In Small Change, Nabeel Hamdi includes an excerpt from Italo Calvino’s Le Cita Invisibili (1972) that I find striking, especially as I consider the challenges of planning in the merging megacities of the world. It’s worth sharing, I think.
Zenobia, a city in Asia, has houses made of bamboo and zinc, with many platforms and balconies placed on stilts at various heights, crossing one another, linked by ladders and hanging belvederes, with barrels storing water, weather vanes, jutting pulleys, fish poles and cranes.
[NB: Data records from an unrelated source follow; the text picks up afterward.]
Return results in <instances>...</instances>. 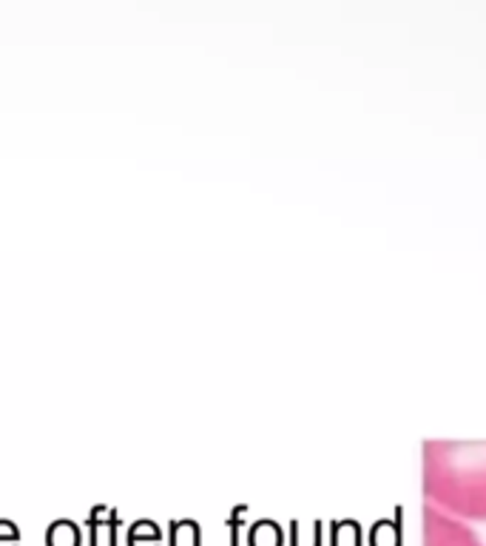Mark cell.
<instances>
[{"mask_svg":"<svg viewBox=\"0 0 486 546\" xmlns=\"http://www.w3.org/2000/svg\"><path fill=\"white\" fill-rule=\"evenodd\" d=\"M424 495L449 518L486 521V441H426Z\"/></svg>","mask_w":486,"mask_h":546,"instance_id":"cell-1","label":"cell"},{"mask_svg":"<svg viewBox=\"0 0 486 546\" xmlns=\"http://www.w3.org/2000/svg\"><path fill=\"white\" fill-rule=\"evenodd\" d=\"M424 546H483L478 535L458 518L444 515L435 507H424Z\"/></svg>","mask_w":486,"mask_h":546,"instance_id":"cell-2","label":"cell"}]
</instances>
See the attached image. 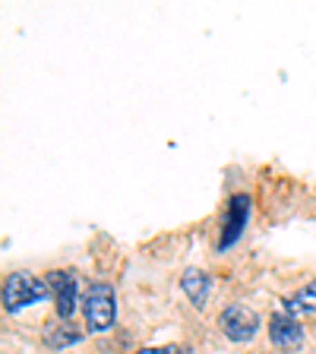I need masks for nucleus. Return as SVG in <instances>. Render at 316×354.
Returning <instances> with one entry per match:
<instances>
[{"label":"nucleus","instance_id":"f257e3e1","mask_svg":"<svg viewBox=\"0 0 316 354\" xmlns=\"http://www.w3.org/2000/svg\"><path fill=\"white\" fill-rule=\"evenodd\" d=\"M48 291H51L48 281L35 279V275L10 272L7 279H3V291H0V297H3V310H7V313H19L22 307H29V304H35V301H44Z\"/></svg>","mask_w":316,"mask_h":354},{"label":"nucleus","instance_id":"f03ea898","mask_svg":"<svg viewBox=\"0 0 316 354\" xmlns=\"http://www.w3.org/2000/svg\"><path fill=\"white\" fill-rule=\"evenodd\" d=\"M118 317V297L108 281H92L86 291V323L92 332H104Z\"/></svg>","mask_w":316,"mask_h":354},{"label":"nucleus","instance_id":"7ed1b4c3","mask_svg":"<svg viewBox=\"0 0 316 354\" xmlns=\"http://www.w3.org/2000/svg\"><path fill=\"white\" fill-rule=\"evenodd\" d=\"M221 332H225L231 342H250L259 332L257 310L247 307V304H231V307H225V313H221Z\"/></svg>","mask_w":316,"mask_h":354},{"label":"nucleus","instance_id":"20e7f679","mask_svg":"<svg viewBox=\"0 0 316 354\" xmlns=\"http://www.w3.org/2000/svg\"><path fill=\"white\" fill-rule=\"evenodd\" d=\"M269 339L275 342V348L281 351H297L304 345V329L291 313H275L269 319Z\"/></svg>","mask_w":316,"mask_h":354},{"label":"nucleus","instance_id":"39448f33","mask_svg":"<svg viewBox=\"0 0 316 354\" xmlns=\"http://www.w3.org/2000/svg\"><path fill=\"white\" fill-rule=\"evenodd\" d=\"M247 215H250V196H234L228 203V218H225V225H221V241H219V247L221 250H228L231 243L241 237V231H243V225H247Z\"/></svg>","mask_w":316,"mask_h":354},{"label":"nucleus","instance_id":"423d86ee","mask_svg":"<svg viewBox=\"0 0 316 354\" xmlns=\"http://www.w3.org/2000/svg\"><path fill=\"white\" fill-rule=\"evenodd\" d=\"M48 288H51L54 301H57V313L60 319H66L76 310V279L70 272H51L48 275Z\"/></svg>","mask_w":316,"mask_h":354},{"label":"nucleus","instance_id":"0eeeda50","mask_svg":"<svg viewBox=\"0 0 316 354\" xmlns=\"http://www.w3.org/2000/svg\"><path fill=\"white\" fill-rule=\"evenodd\" d=\"M180 288L187 291L193 307H206V297H209V279L206 272H199V269H187L180 275Z\"/></svg>","mask_w":316,"mask_h":354},{"label":"nucleus","instance_id":"6e6552de","mask_svg":"<svg viewBox=\"0 0 316 354\" xmlns=\"http://www.w3.org/2000/svg\"><path fill=\"white\" fill-rule=\"evenodd\" d=\"M285 313H291V317H295V313H316V281L304 285L295 297H288Z\"/></svg>","mask_w":316,"mask_h":354},{"label":"nucleus","instance_id":"1a4fd4ad","mask_svg":"<svg viewBox=\"0 0 316 354\" xmlns=\"http://www.w3.org/2000/svg\"><path fill=\"white\" fill-rule=\"evenodd\" d=\"M80 339H82V332L70 329V326H51V329L44 332V342H48L51 348H70Z\"/></svg>","mask_w":316,"mask_h":354},{"label":"nucleus","instance_id":"9d476101","mask_svg":"<svg viewBox=\"0 0 316 354\" xmlns=\"http://www.w3.org/2000/svg\"><path fill=\"white\" fill-rule=\"evenodd\" d=\"M140 354H174V348H142Z\"/></svg>","mask_w":316,"mask_h":354},{"label":"nucleus","instance_id":"9b49d317","mask_svg":"<svg viewBox=\"0 0 316 354\" xmlns=\"http://www.w3.org/2000/svg\"><path fill=\"white\" fill-rule=\"evenodd\" d=\"M174 354H193V351H187V348H174Z\"/></svg>","mask_w":316,"mask_h":354}]
</instances>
No-one remembers what need, command, or desire drove Zenobia’s founders to give their city this form, as the buildings are constructed on pilings that sit over dry terrain. But what is certain is that if a traveler asks an inhabitant of Zenobia to describe his vision of a happy life, it is always a city like Zenobia that he imagines, with its piling and suspended stairways, a Zenobia perhaps aflutter with banners and ribbons, quite different from the original but always derived by combining elements of that first model.
However, it is pointless to try to decide whether Zenobia is to be classified among happy cities or among the unhappy. It makes no sense to divide cities into these two species, but rather into a different two: those that through the years and the changes continue to give form to their desires and those in which desires either erase the city or are erased by it.